Source:
I will not go into the details of how this happens as it’s been described in previous blog posts and with some examples. The semantics.importRDF procedure runs a straightforward and lossless import of RDF data into Neo4j. The procedure is part of the neosemantics extension. If you want to run the test with me on your Neo4j instance, now is the moment when you need to install it (instructions in the README).

Once the extension ins installed, the migration could not be simpler, just run the following stored procedure:

CALL semantics.importRDF("http://bnb.data.bl.uk/sparql?query=DESCRIBE+%3Chttp%3A%2F%2Fbnb.data.bl.uk%2Fid%2Fperson%2FBulgakovMikhail1891-1940%3E",
"RDF/XML",true,true,500)

We are passing as parameter the url of the BNB SPARQL endpoint returning the RDF data needed for our test, along with some import configuration options. The output of the execution shows that the 86 triples have been correctly imported into Neo4j:

Screen Shot 2016-11-16 at 03.01.52.png

Now that the data is in Neo4j and you can query it with Cypher and visualise it in the browser. Here is a query example returning Bulgakov and all the nodes he’s connected to:

MATCH (a)-[b]-(c:Resource { uri: "http://bnb.data.bl.uk/id/person/BulgakovMikhail1891-1940"})
RETURN *

Screen Shot 2016-11-16 at 02.54.34.png

There is actually not much information in the graph yet, just the node representing good old Mikhail with a few properties (name, uri, etc…) and connections to the works he created or contributed to, the events of his birth and death and a couple more. But let’s not worry about size for now, well deal with that later. The question was: can we now query our Neo4j graph and produce the original set of RDF triples? Let’s see.

Rows from a spatial question set:
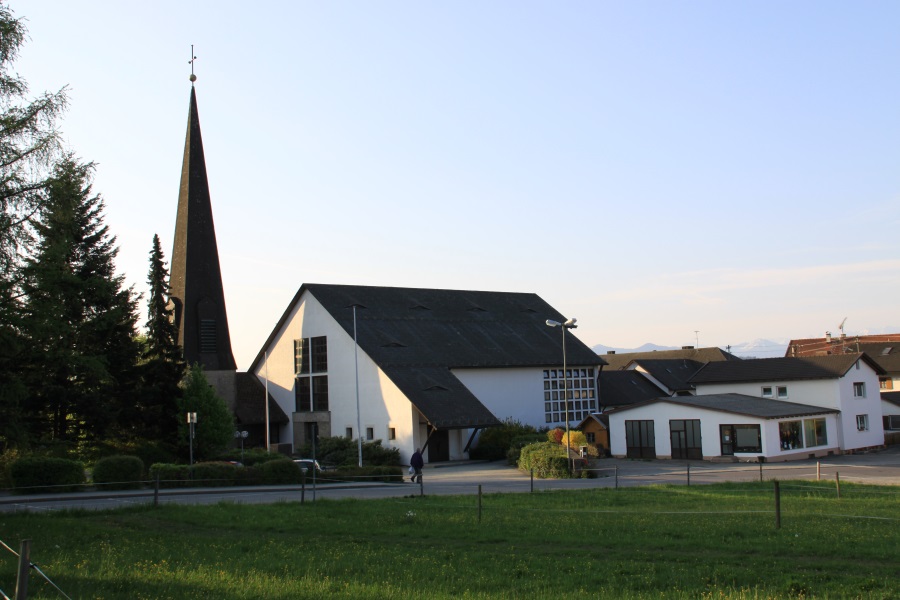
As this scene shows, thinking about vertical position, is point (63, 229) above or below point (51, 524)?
above

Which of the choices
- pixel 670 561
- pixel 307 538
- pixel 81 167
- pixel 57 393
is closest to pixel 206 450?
pixel 57 393

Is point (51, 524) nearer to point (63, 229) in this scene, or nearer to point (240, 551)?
point (240, 551)

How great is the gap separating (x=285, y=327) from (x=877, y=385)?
36462 mm

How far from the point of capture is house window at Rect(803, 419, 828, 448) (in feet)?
153

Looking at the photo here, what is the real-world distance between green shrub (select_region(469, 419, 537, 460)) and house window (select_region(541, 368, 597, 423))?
23.8ft

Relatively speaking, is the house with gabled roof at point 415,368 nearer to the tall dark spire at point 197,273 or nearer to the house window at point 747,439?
the tall dark spire at point 197,273

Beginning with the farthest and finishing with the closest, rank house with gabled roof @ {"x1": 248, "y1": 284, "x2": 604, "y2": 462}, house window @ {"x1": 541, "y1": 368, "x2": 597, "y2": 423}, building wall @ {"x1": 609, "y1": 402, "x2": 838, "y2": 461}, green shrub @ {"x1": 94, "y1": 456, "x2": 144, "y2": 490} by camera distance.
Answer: house window @ {"x1": 541, "y1": 368, "x2": 597, "y2": 423} < house with gabled roof @ {"x1": 248, "y1": 284, "x2": 604, "y2": 462} < building wall @ {"x1": 609, "y1": 402, "x2": 838, "y2": 461} < green shrub @ {"x1": 94, "y1": 456, "x2": 144, "y2": 490}

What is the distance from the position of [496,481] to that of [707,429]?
15277mm

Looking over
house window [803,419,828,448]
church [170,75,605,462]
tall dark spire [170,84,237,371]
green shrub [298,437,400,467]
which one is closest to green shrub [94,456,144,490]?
green shrub [298,437,400,467]

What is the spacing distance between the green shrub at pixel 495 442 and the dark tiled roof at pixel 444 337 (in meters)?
0.84

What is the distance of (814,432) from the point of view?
47.2 metres

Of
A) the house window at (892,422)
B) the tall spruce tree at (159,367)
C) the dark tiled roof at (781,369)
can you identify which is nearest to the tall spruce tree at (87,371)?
the tall spruce tree at (159,367)

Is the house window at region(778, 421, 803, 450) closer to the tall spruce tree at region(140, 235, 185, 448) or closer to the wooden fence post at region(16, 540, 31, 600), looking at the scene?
the tall spruce tree at region(140, 235, 185, 448)

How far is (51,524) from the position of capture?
18.5 m
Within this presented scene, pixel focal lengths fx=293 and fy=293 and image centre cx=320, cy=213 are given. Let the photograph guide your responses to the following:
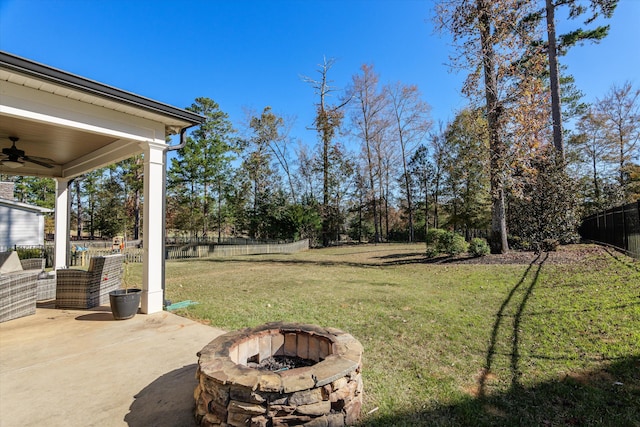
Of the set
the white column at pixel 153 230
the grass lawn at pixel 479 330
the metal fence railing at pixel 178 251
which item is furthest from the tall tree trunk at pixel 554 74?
the white column at pixel 153 230

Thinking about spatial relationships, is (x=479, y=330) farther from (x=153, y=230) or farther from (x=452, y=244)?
Result: (x=452, y=244)

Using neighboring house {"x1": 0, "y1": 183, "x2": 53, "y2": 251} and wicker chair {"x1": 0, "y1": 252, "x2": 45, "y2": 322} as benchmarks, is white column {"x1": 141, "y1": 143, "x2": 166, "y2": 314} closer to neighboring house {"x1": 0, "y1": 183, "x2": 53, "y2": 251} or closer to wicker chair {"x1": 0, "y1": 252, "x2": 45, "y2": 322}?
wicker chair {"x1": 0, "y1": 252, "x2": 45, "y2": 322}

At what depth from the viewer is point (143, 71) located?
35.9 ft

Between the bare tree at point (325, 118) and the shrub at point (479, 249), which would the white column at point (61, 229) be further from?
the bare tree at point (325, 118)

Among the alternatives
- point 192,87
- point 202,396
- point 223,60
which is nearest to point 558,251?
point 202,396

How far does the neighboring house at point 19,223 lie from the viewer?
44.7ft

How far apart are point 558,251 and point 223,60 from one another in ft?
48.4

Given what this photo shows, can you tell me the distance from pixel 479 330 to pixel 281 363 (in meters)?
2.60

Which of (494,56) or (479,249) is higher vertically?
(494,56)

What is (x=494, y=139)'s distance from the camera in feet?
29.6

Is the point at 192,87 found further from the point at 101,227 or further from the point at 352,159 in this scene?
the point at 101,227

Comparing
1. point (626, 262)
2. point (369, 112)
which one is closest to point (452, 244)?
point (626, 262)

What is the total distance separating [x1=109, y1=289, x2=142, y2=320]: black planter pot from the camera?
408 centimetres

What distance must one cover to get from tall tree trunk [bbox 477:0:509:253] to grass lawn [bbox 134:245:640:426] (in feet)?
5.68
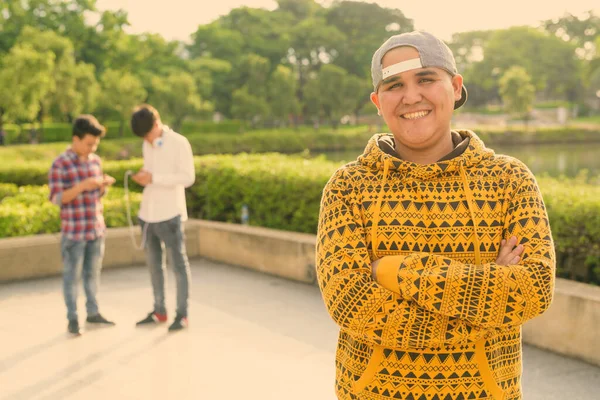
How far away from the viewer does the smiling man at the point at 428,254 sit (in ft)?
6.50

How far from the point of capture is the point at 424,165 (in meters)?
2.05

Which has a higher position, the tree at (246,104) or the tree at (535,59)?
the tree at (535,59)

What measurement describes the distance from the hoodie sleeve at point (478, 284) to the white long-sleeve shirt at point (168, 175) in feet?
13.2

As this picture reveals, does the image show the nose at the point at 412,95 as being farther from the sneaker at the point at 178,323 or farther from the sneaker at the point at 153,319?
the sneaker at the point at 153,319

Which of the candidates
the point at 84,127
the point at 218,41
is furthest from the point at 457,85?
the point at 218,41

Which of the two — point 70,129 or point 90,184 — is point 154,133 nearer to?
point 90,184

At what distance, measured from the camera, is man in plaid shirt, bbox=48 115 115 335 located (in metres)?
5.89

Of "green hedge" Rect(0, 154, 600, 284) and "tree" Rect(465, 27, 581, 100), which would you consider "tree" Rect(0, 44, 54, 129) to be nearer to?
"green hedge" Rect(0, 154, 600, 284)

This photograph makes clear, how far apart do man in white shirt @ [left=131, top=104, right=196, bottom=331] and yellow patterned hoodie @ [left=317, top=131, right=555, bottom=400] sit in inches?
153

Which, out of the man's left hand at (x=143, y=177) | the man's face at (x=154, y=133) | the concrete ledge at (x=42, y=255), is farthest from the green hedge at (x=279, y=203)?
the man's left hand at (x=143, y=177)

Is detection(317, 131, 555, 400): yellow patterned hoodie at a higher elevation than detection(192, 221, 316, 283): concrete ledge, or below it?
higher

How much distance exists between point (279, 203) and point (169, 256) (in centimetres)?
261

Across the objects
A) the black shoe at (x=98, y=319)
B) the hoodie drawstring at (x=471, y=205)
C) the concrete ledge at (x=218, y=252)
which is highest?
the hoodie drawstring at (x=471, y=205)

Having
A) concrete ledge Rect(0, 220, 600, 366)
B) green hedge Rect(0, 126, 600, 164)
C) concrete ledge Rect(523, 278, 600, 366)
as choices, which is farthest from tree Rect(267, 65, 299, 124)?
concrete ledge Rect(523, 278, 600, 366)
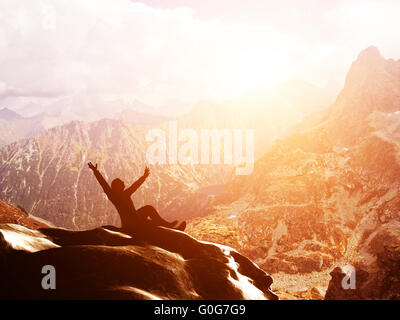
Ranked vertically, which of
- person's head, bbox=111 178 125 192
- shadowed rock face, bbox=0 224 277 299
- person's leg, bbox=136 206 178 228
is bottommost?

Task requirements:
1. List every argument passed to the semantics.importRDF procedure in the text on importing RDF data into Neo4j.
2. According to the text on importing RDF data into Neo4j, how many triples were imported?
3. Write the next part of the text on importing RDF data into Neo4j, picking up right after its last sentence.
None of the rows are needed here.

Answers by task:
1.
1. "http://bnb.data.bl.uk/sparql?query=DESCRIBE+%3Chttp%3A%2F%2Fbnb.data.bl.uk%2Fid%2Fperson%2FBulgakovMikhail1891-1940%3E"
2. "RDF/XML"
3. true
4. true
5. 500

2. 86 triples.

3.
Get an RDF description of the same node, now from Neo4j

The neosemantics repo also includes an extensions (http endpoints) that provide precisely this capability. The equivalent in Neo4j of the SPARQL DESCRIBE on Mikhail Bulgakov would be the following:

:GET /rdf/describe/uri?nodeuri=http://bnb.data.bl.uk/id/person/BulgakovMikhail1891-1940

If you run it in the browser, you will get the default serialisation which is JSON-LD, something like this:

Screen Shot 2016-11-16 at 16.40.23.png

But if you set in the request header the serialisation format of your choice -for example using curl again- you can get the RDF fragment in any of the available formats.

curl -i http://localhost:7474/rdf/describe/uri?nodeuri=http://bnb.data.bl.uk/id/person/BulgakovMikhail1891-1940 -H accept:text/plain

Well, you should not be surprised to know that it return 86 triples, exactly the same set that the original query on the triple store returned.

So mission accomplished. At least for the basic case.

RDF out Neo4j’s movie database

I thought it could be interesting to prove that an RDF dataset can be imported into Neo4j and then published without loss of information but OK, most of you may not care much about existing RDF datasets, that’s fair enough. You have a graph in Neo4j and you just want to publish it as RDF. This means that in your graph, the nodes don’t necessarily have a property for the uri (why would they?) or are labelled as Resources. Not a problem.

Ok, so if your graph is not the result of some RDF import, the service you want to use instead of the uri based one, is the nodeid based equivalent.

:GET /rdf/describe/id?nodeid=<nodeid>

We’ll use for this example Neo4j’s movie database. You can get it loaded in your Neo4j instance by running

:play movies

You can get the ID of a node either directly by clicking on it on the browser or by running a simple query like this one:

MATCH (x:Movie {title: "Unforgiven"}) 
RETURN ID(x)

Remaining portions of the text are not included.